## Data to examine
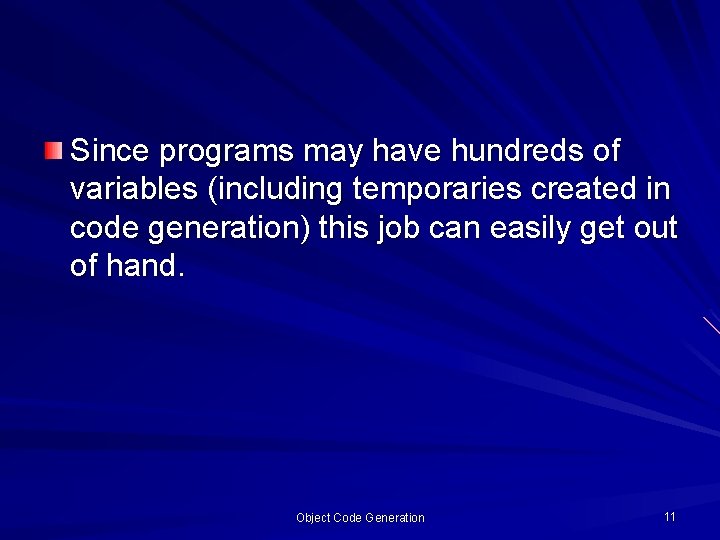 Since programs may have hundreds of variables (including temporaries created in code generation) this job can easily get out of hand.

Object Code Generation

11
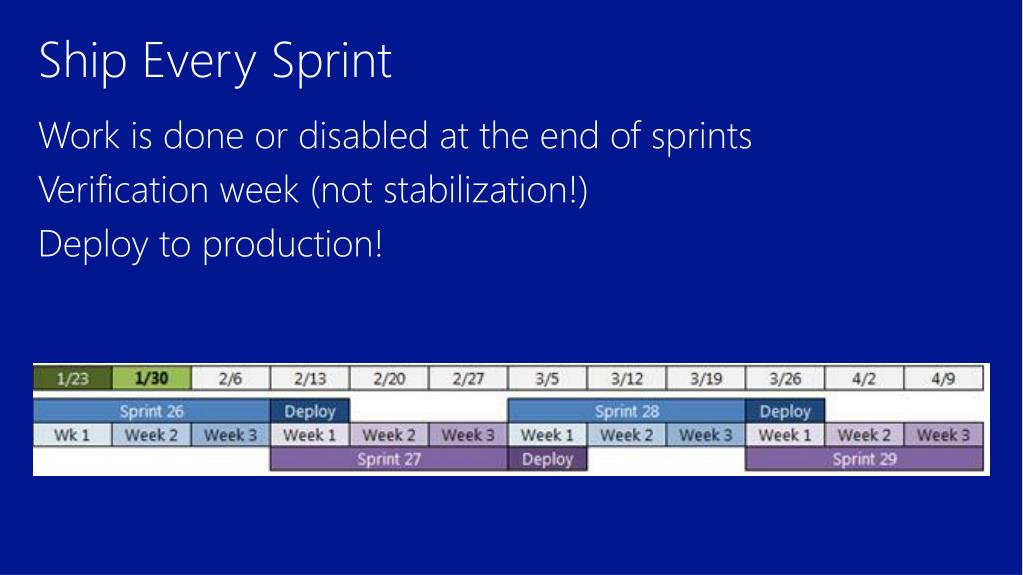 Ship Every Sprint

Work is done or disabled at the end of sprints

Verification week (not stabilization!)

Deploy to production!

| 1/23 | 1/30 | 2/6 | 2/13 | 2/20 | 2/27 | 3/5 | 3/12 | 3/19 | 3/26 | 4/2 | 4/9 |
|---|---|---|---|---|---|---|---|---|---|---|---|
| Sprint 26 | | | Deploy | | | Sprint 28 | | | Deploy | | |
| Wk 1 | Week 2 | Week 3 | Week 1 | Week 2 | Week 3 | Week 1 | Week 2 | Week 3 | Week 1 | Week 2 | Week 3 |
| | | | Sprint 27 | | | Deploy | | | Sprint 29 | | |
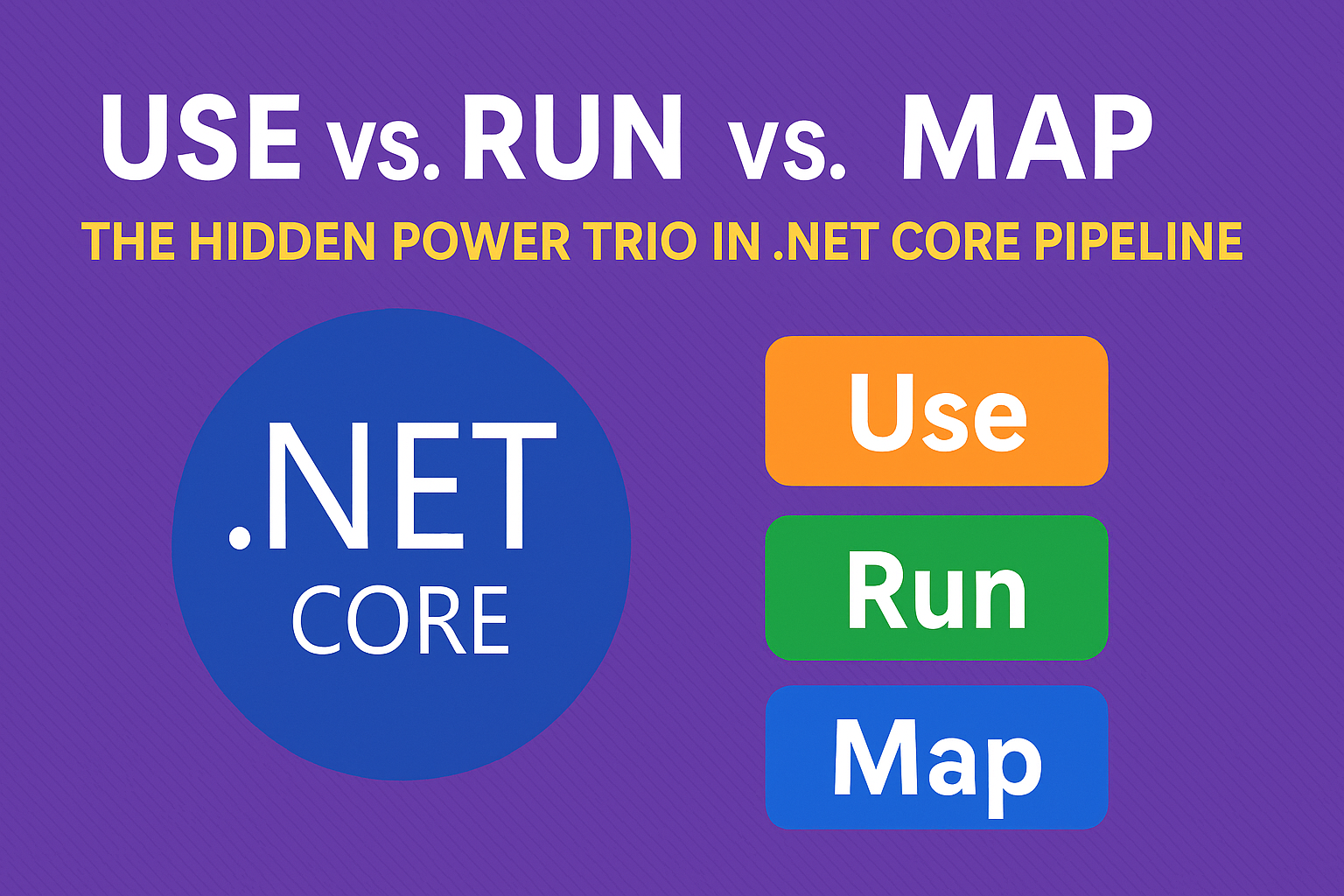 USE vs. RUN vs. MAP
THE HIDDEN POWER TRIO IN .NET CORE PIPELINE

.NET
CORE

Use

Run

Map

...

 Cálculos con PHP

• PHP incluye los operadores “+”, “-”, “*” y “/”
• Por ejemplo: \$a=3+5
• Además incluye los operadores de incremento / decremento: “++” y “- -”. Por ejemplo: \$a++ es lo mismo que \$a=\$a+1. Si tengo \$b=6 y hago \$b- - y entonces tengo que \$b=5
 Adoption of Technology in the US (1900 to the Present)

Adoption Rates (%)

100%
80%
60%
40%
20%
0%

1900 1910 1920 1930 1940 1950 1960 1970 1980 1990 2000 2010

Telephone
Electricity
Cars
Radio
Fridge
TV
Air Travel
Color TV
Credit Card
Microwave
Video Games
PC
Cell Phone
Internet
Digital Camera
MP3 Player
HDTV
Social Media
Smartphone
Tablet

## Your instructions
Where a line in the entries holds "Adoption", copy that line.

## Result for this exercise
 Adoption of Technology in the US (1900 to the Present)
Adoption Rates (%)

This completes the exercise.